CONSEGNA:
Puoi ritrascrivere il brano sull'esclusione dalla procedura concorsuale partendo da "6.4. Nel caso" e proseguendo fino a "a magistrato onorario.", sostituendo "ricorrente" con "appellante"?

BRANO FORNITO:
..............................

6.4. Nel caso di specie non sussistono, invece, elementi oggettivi dai quali risulti la piena conoscenza dell’atto lesivo da parte della ricorrente in un momento anteriore alla impugnata delibera del -OMISSIS-, che ne ha dichiarato l’esclusione dalla procedura concorsuale per difetto di uno dei requisiti necessari per la nomina a magistrato onorario.

6.5. La sentenza appellata ha ritenuto che l’articolazione della procedura di conferma (segnatamente quella esitata negativamente -OMISSIS-) consentisse di rigettare la deduzione della ricorrente di non aver mai ricevuto la notifica della non conferma nelle funzioni -OMISSIS-, in quanto la procedura, per come delineata dalla disciplina normativa di riferimento applicabile ratione temporis (nello specifico, la circolare n. 10201 del 7 giugno 1997), presupponeva sia per il caso di nomina, che per quello della conferma nelle funzioni di vice procuratore onorario, il necessario coinvolgimento dell’interessato che era tenuto a manifestare per iscritto la propria adesione alla proposta del Procuratore della Repubblica di conferma nelle funzioni e a compilare il modulo allegato alla circolare.

..............................

VOCI REGISTRATE:
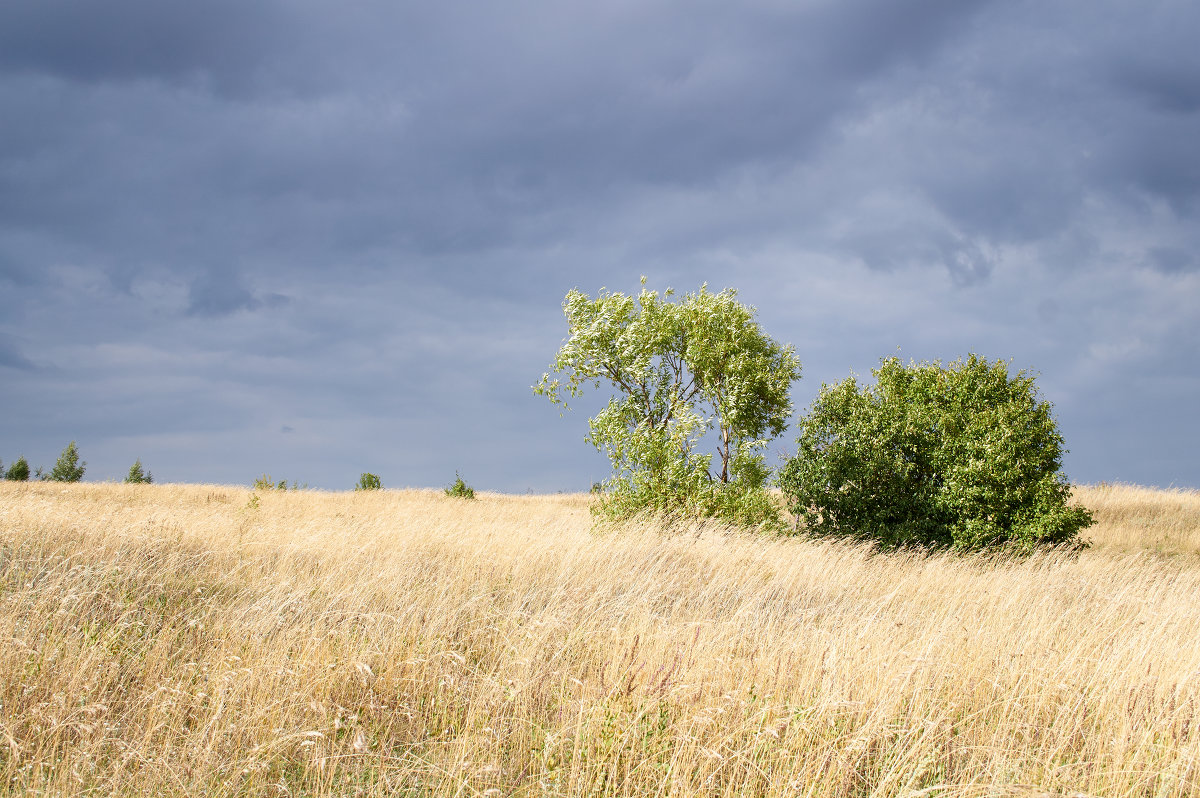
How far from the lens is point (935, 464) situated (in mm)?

..............................

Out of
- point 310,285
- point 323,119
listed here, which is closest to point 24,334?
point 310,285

..............................

SOLUZIONE:
6.4. Nel caso di specie non sussistono, invece, elementi oggettivi dai quali risulti la piena conoscenza dell’atto lesivo da parte della appellante in un momento anteriore alla impugnata delibera del -OMISSIS-, che ne ha dichiarato l’esclusione dalla procedura concorsuale per difetto di uno dei requisiti necessari per la nomina a magistrato onorario.